Php code issue
Автор: Errol W.Here is the code I am using.
// Create connection
$conn = mysqli_connect($servername, $username, $password, $dbname);
// Check connection
if (!$conn) {
die("Connection failed: " . mysqli_connect_error());
}
$sql = "SELECT order_id, label, value FROM cartinvoice_addresses";
$result = $conn->query($sql);
if ($result->num_rows > 0) {
// output data of each row
while($row = $result->fetch_assoc()) {
echo " " . $row["label"]. " " . $row["value"] ;
if( $row["label"] = "address"){ "<br>"}
}
} else {
echo "0 results";
}
$conn->close();
?>
I added this to the original code "if( $row["label"] = "address"){ "<br>"}" I want the output to skip a line when it finds the word "address" in the table column. When I run the process I get "This Page not working" I suspect the syntax is wrong. Help me. Without that piece of code, there is no problem.
Try this:
if( $row["label"] = "address"){ echo "<br>"; }
Автор
Hello Axel,
I am not getting the page not working after using your advice. However I am not getting the line break.
// Create connection
$conn = mysqli_connect($servername, $username, $password, $dbname);
// Check connection
if (!$conn) {
die("Connection failed: " . mysqli_connect_error());
}
$sql = "SELECT order_id, label, value FROM cartinvoice_addresses";
$result = $conn->query($sql);
if ($result->num_rows > 0) {
// output data of each row
while($row = $result->fetch_assoc()) {
echo " " . $row["label"]. " " . $row["value"] ;
if( $row["label"] = "address"){ echo "<br>"; }
}
} else {
echo "0 results";
}
$conn->close();
?>
Try to modify your script with :
$conn = mysqli_connect("my_server", "user", "password", "dbname");
and to save it in PHP file like test.php
and try tu use your test.php without WSX5. Directly from your web server like https://myserver.com/test.php
It's better to debug the PHP script outside of WSX5.

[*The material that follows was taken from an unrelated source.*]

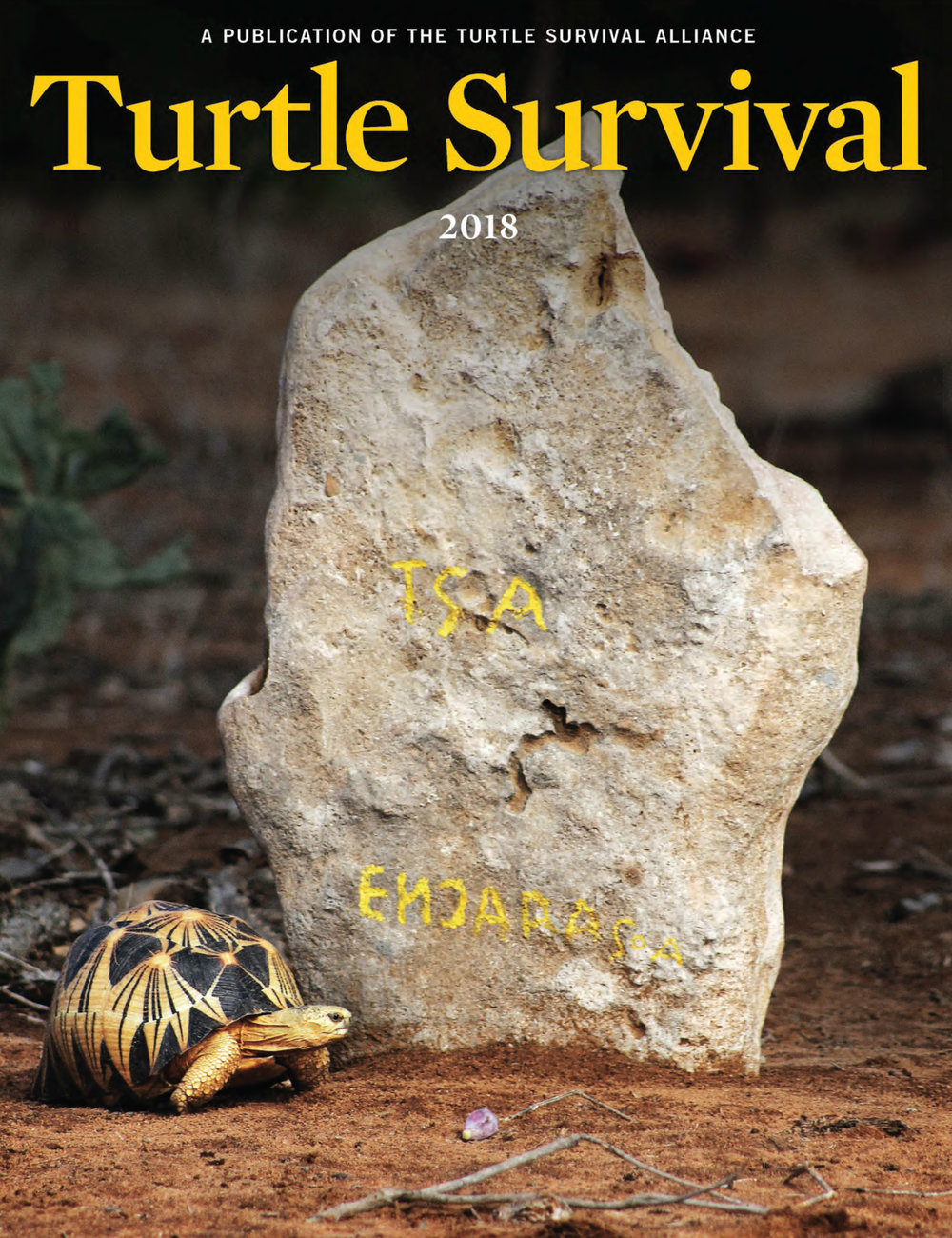 The Big Turtle Year pages  from TSA 2018 Magazine_Page_1.jpg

When it's run, you can add it to use it...
Hope this helps
Axel
Автор
Thanks, I'll give it a go.
Автор
Oh, Yeah that much better for fixing code. Thanks
Hello Errol,
The comparison operator for equality in PHP is a double equals sign as opposed to a single.
Thus:
if( $row["label"] == "address")
This is why your code is failing the if statement.
Also, you might want to capitalise "address" to match what is in the MySQL database.
if( $row["label"] == "Address")
Kind regards,
Paul
Search the WebSite X5 Help Center
Автор
Paul, that did the trick.
Great, thanks for letting us know!